Ein Beispiel: Stellen Sie sich vor, Sie lesen in den Nachrichten, dass Kaffee das Leben verlängert. Klingt erstmal super, vor allem, wenn Sie Kaffee mögen. Doch ein kritisch denkender Mensch fragt sich: Wer hat das herausgefunden? In welcher Studie? Wurde die Studie von einem Kaffeeproduzenten finanziert? Und noch wichtiger: Was heißt das genau und was bedeutet das konkret für mich? Reicht ein Espresso oder brauche ich zehn Tassen am Tag? Kritisches Denken bedeutet hier nicht, Kaffee schlechtzureden, sondern sorgfältig zu hinterfragen und zwischen Information und Interpretation zu unterscheiden.
Auch im Alltag spielt sich kritisches Denken oft im Kleinen ab: Wenn Sie sich zum Beispiel sagen: „Ich bin zu blöd für Mathematik.“, ist das ein Gedanke, den Sie auch kritisch prüfen könnten. Stimmt das wirklich? Oder basiert diese Überzeugung auf einer schlechten Erfahrung in der Schule – und hat sich inzwischen einfach verselbstständigt?
Es ist ein aktiver Prozess, kein automatischer Reflex, und eine Fähigkeit, die Übung braucht. Dabei geht es nicht nur um das Ergebnis, sondern um den Denkprozess selbst, darum, wie wir zu Urteilen kommen, nicht nur zu welchen.

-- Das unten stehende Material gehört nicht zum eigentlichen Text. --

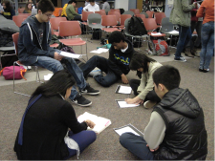 Misty, finger on text, in January 2014, assisting a sonnet group at Franklin High School during the YSW Senior Humanities Sonnet lecture/workshop.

Warum kritisches Denken Ihr Leben verbessern kann
Kritisches Denken ist kein theoretisches Konzept für Expertinnen und Experten oder Intellektuelle, es ist eine alltagstaugliche Fähigkeit, die jeder Mensch brauchen und lernen kann. Denn wie Sie denken beeinflusst, wie Sie Entscheidungen treffen, wie Sie Probleme lösen und wie Sie mit anderen kommunizieren.
Nehmen wir ein Beispiel aus dem Berufsleben: Sie bekommen ein Angebot für eine neue Stelle mit höherem Gehalt, aber unklaren Entwicklungsmöglichkeiten. Ohne kritisches Denken entscheiden Sie sich vielleicht impulsiv, weil das Gehalt lockt oder weil Sie sich im Job gerade ärgern. Ein reflektierter Denkprozess hingegen würde Sie fragen lassen: Was bedeutet das für meine langfristigen Ziele? Welche Informationen fehlen mir noch? Was sagt mein Gefühl – und warum? Vielleicht führt genau dieses kritische Hinterfragen zu einer besseren Entscheidung, die nicht nur mehr Geld bringt, sondern Sie auch erfüllt.
Bevor Sie weiterlesen, können Sie die Gelegenheit nutzen und Ihr kritisches Denken üben: Stimmt es wirklich, was die Autorin behauptet? Verbessert kritisches Denken tatsächlich mein Leben? Ist die oben angeführte Argumentation vollständig, schlüssig und glaubwürdig?
Kritisches Denken hilft:
Klarer zu sehen, bevor man handelt
Manipulationen zu erkennen (nicht alles glauben zu müssen, was gesagt – oder gedacht – wird)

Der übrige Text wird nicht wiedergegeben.